You may use a high pH electroless on double zincate, prior to ordinary electroless with PH about 4.8. This high pH EN plates a thin layer, protects zincate and gives very good adhesion. Sara

sara michaeli
sara michaeli signature 
Sara Michaeli
chemical process supplier
Tel-Aviv, Israel



(1996)

As some people know, I sometimes find an answer looking for a question. I may have found one here.

I was just reading "pretreatment for plating on aluminum using the Stannate process by Jongkind and Seyb, aluminum finishing seminar, vol II, Proc. Conf., St Louis MO, 30 mar-1apr 1982, aluminum assoc. 818 Connecticut Ave, NW, Washington DC USA Met A, 8303-72-0144, 539-549.

It says that improved corrosion might be found by having tin next to the aluminum rather than zinc.

Maybe this would interest you.

tom pullizzi monitor
Tom Pullizzi
Falls Township,
   Pennsylvania 


(1996)

If your customer is really serious about this, do some comparative thermal cycling of both products.
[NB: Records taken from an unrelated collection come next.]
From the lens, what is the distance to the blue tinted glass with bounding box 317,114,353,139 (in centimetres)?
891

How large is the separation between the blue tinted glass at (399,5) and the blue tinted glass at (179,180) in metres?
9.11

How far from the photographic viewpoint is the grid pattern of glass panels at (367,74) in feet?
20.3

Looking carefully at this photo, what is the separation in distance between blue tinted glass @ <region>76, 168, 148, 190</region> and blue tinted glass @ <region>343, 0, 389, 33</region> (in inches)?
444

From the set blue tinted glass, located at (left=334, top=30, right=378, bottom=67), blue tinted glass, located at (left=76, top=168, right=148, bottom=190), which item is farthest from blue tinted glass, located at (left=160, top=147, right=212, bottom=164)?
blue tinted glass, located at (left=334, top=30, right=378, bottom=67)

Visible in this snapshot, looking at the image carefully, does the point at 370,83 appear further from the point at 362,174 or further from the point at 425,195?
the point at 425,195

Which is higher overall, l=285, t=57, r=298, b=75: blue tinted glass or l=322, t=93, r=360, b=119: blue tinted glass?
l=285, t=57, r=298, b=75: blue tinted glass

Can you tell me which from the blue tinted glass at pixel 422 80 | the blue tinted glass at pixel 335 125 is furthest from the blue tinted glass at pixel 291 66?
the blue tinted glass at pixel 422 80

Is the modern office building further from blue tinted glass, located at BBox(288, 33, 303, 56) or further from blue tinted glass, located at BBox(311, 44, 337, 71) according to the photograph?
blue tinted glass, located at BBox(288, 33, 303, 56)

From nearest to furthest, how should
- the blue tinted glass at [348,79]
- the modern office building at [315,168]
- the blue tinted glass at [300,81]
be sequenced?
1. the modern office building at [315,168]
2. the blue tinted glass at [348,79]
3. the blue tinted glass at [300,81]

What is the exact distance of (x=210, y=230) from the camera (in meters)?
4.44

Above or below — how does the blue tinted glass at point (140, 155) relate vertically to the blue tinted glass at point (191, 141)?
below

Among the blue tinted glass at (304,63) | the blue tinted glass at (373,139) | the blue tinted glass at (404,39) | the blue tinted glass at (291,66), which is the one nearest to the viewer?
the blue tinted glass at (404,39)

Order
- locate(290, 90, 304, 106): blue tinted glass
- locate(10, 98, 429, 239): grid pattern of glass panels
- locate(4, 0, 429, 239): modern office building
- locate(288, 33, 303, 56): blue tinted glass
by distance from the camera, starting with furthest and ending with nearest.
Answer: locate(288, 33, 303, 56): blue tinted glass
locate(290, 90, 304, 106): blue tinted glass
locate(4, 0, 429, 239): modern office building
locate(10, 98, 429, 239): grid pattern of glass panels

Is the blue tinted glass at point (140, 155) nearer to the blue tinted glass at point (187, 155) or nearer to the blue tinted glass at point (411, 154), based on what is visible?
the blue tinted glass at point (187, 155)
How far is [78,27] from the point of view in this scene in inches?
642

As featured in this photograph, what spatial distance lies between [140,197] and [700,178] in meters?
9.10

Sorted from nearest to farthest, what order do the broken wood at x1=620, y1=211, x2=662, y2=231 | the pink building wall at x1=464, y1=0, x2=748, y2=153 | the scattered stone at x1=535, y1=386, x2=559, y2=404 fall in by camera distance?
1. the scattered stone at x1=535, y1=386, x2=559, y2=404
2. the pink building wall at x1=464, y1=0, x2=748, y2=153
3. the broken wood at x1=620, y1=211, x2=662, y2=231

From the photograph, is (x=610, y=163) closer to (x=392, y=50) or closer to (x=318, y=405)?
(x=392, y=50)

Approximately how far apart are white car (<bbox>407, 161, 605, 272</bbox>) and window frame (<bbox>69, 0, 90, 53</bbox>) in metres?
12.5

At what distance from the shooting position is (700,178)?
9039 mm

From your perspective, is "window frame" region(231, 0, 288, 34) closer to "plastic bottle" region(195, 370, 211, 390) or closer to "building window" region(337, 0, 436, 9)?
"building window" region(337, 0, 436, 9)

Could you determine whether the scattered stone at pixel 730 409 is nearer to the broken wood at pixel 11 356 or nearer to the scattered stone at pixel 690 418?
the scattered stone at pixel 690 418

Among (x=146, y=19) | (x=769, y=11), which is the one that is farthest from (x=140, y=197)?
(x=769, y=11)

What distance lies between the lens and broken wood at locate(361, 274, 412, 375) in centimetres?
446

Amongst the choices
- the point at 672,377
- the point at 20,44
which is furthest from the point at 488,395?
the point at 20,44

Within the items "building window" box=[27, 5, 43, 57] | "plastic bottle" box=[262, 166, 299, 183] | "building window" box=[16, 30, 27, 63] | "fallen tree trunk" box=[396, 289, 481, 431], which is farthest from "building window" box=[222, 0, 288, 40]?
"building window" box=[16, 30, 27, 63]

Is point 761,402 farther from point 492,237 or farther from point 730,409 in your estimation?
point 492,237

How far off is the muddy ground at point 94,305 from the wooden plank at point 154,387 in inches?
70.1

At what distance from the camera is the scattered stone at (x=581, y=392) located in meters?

I doubt if you can beat the alkaline strike that Sara mentioned followed by an EN selected for its ductility and its ability to maintain it for the bath life. Most EN vendors probably will not want to spend a lot of time unless it is a lot of plating. I have seen papers from two vendors that address at least ductility and turnovers. I will put a cup of coffee on an alkaline EN followed by most any EN beating copper.
PS copper migration can cause real problems.